五木寛之インタビュー・著書『雨の日には車をみがいて』で読み耽るレシプロ黄金時代の名車の魅力
掲載 更新 carview! 文:杉山 元洋/写真:望月 浩彦 27
掲載 更新 carview! 文:杉山 元洋/写真:望月 浩彦 27
今年90歳を迎える五木さん。免許は65歳のときに「馴染みの道を正確にトレースできなくなり、新幹線から駅の看板の文字が読めなくなった」のを期に返納されている。五木さんにとって車は、“はるか遠くへ移動できる自由を保証してくれる存在”だった。
「運転をやめたとき、男としての人生が終わり、長年の友と別れたような喪失感を味わった。同じように車を降りた北方謙三さんにそう話したら、“最後のマセラティを手放すとき、大好きなワインをタイヤに注いで送り出した”なんて言う。キザだけど彼らしい車人生の終え方だと感心したよね」(五木さん)
無粋を承知で「一番印象に残っている車は?」と訪ねた。
「それは難しい質問だね。“出来のわるい子供ほどかわいい”なんて言葉があるけど、大衆車でも高級車でも、大きくても小さくても、車にはそれぞれに何かしら個性や魅力があって面白かった。とても一台は選べません」と嬉しそうに笑う。
「車に乗り始めたころは、まず加速感に惹かれる。次にブレーキングの味わいが気になりだし、やがてサスペンションの挙動にこだわるようになる。でも最終的には姿の美しさにたどり着くのかもしれない」と五木さん。
車を降りた後も、街を走る車を眺めるのが大好きだという五木さんが、とりわけ美しい車だと思い起こすのは、第4話『バイエルンからきた貴婦人』に登場するBMWの2000CSクーペだ。

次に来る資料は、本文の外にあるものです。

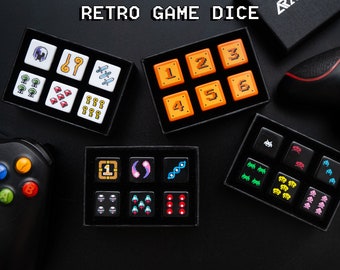 May include: A set of 10 retro game dice with various designs, including pixelated characters, numbers, and symbols. The dice are white with black details and are arranged in two rows on a black surface.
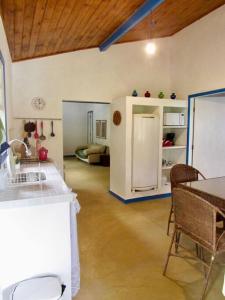 una cucina con frigorifero, tavolo e sedie di Chalé com 2 quartos na Beira do Lago Pet Friendly a Posse Altre 19 foto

「動力性能の高い車は優雅さに欠けることがある。けれど、ピラーレスのこのクーペに乗り込むと、ヨットに乗っているような優雅さを感じた。フロントからテールまで走るラインの美しさは、停まっている車をいつまでも眺めていたくなるほど」(五木さん)
「“いい車は真上から見ても美しいんだよ”と徳大寺有恒さんが教えてくれたけど、みんなそれぞれに“愛車の一番美しく見える角度”にこだわりがあるはず。自分の車に乗り込むときに見とれてしまうようなね」と五木さんは笑う。